Incumbent MP says affordability a common concern

BY JOHN CHICK Special to the VOICE

Not unlike his NDP opponent Nameer Rahman, Niagara West incumbent Conservative MP Dean Allison says the issue he’s hearing the most this election season centers around the cost of living.

“It always goes back to affordability,” Allison told the Voice. “People are saying, ‘We’re working hard, but we don’t have much money left over at the end of the day, and we could use some help.’ So I think a lot of the message in what I’m hearing, is life is still pretty expensive.”

Unlike the NDP, however, the Conservatives say the best way to combat this is through tax relief. The federal Conservative platform includes various proposals such as rebates for parents who enroll their children in sports programs or arts classes, as well as increasing contributions to registered education savings plans (RESPs). The Tories also promise to scrap the federal carbon tax.

“We’ve got a lot of good policies in my opinion, that are going to put a few more dollars in people’s pockets,” Allison said.

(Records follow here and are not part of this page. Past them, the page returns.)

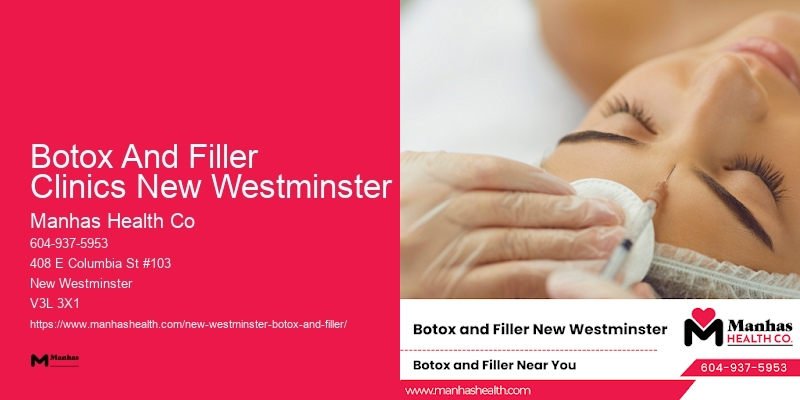 Botox beauty clinics Botox And Filler Clinics New Westminster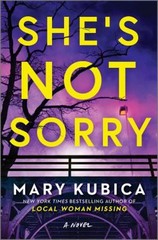 She’s Not Sorry : A Psychological Thriller Hardcover Mary Kubica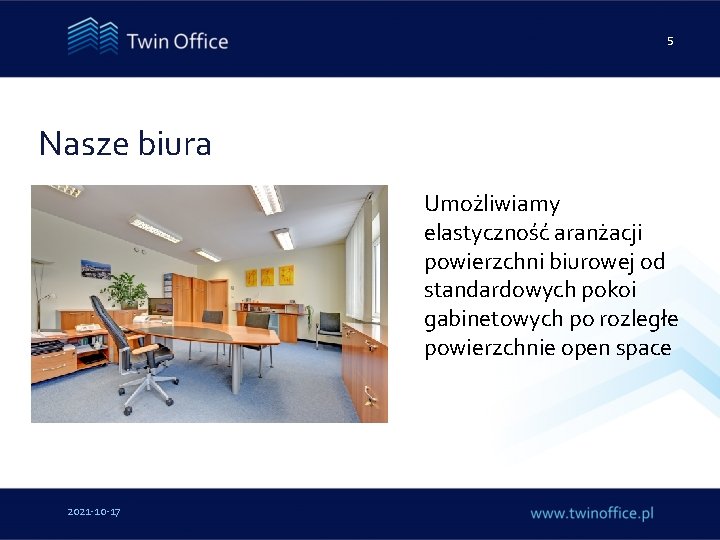 5 Nasze biura Umożliwiamy elastyczność aranżacji powierzchni biurowej od standardowych pokoi gabinetowych po rozległe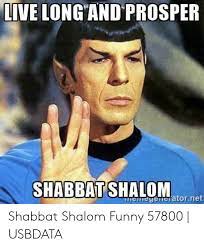 Live Long And Prosper Shabbat Shalom Menegencatornet Shabbat Shalom Funny 57800 Usbdata Funny Meme On Me Me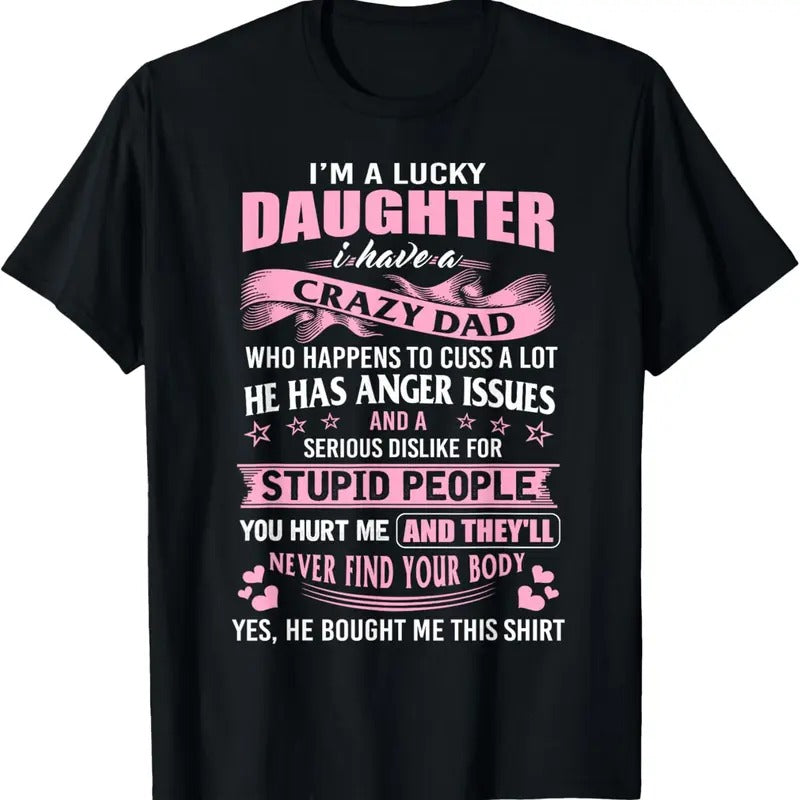 100% Cotton Best Daughter Shirt - I'm a Lucky Daughter I Have Crazy Dad T-Shirt Hoodie, Sweatshirt | PrintMintTees.com
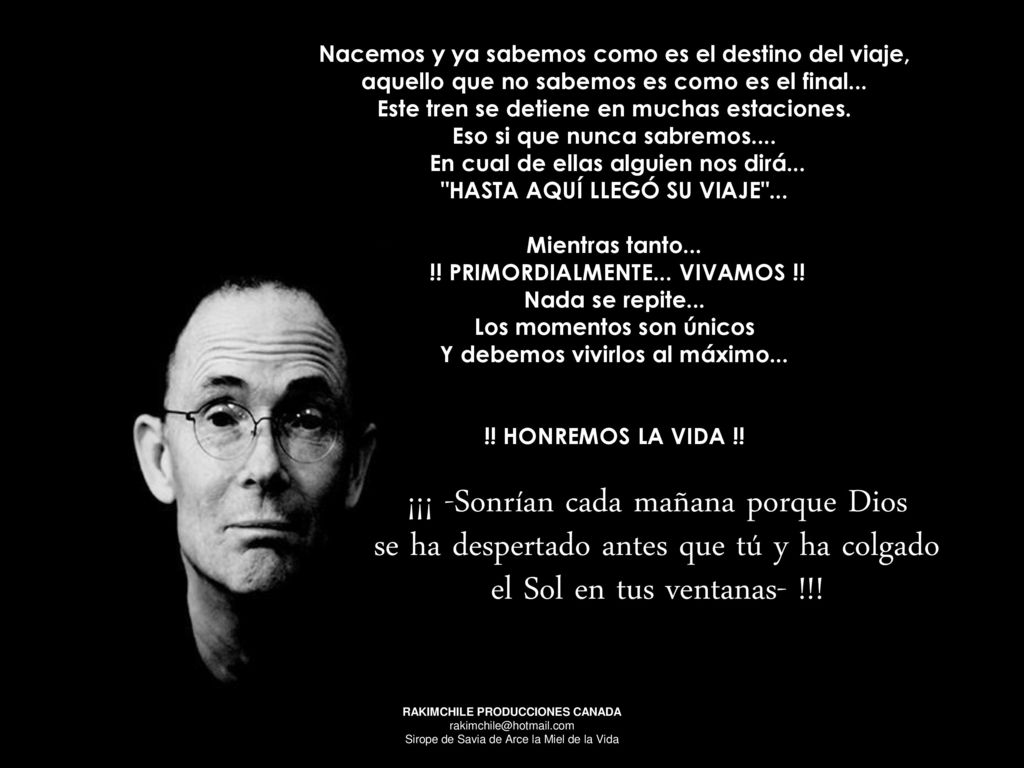 Nacemos y ya sabemos como es el destino del viaje, aquello que no sabemos es como es el final...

The Beamsville businessman is running for his sixth term representing the riding in Ottawa —he was first elected in 2004 under the leadership of Stephen Harper. When the Voice spoke to Allison in late September, a cursory, non-scientific drive around Pelham indicated exponentially more lawn signs supporting local Liberal candidate Ian Bingham than Allison. That’s evened out a little since, and Allison said at the time his staff was in the process of upping their sign game.

“Yup, getting signs up,” he said. “My sense is the campaign’s going well … we’re going about and trying to execute our plan the way we do every election—identify votes and then try and drive them out to the polls on October 21.”

Pelham hasn’t been represented by a Liberal on the federal level since it was part of the now-abolished Erie riding, in the mid-1990s.

Despite our consistently blue-coloured mapping, Allison said that constituents in Pelham and elsewhere in Niagara West have relayed to him dissatisfaction with Prime Minister Justin Trudeau.

“This is anecdotal, but from my perspective, it feels different on the ground than it did in ’15,” he said. “People I think are a little bit frustrated … they feel like what they were promised with this prime minister is not exactly what’s been delivered.”

While Trudeau has been mired in political and personal scandal for most of 2019, Allison said the biggest issue he has with the current administration is a sense of hypocrisy.

“What we’ve been saying is [Trudeau will] say one thing to us and then do something different,” Allison said.

“But it’s not just what we’re saying, people are telling us it almost feels like there’s a double standard —you know, there’s one set of rules for him, and another for everybody else. I think that’s what the frustrating part is.”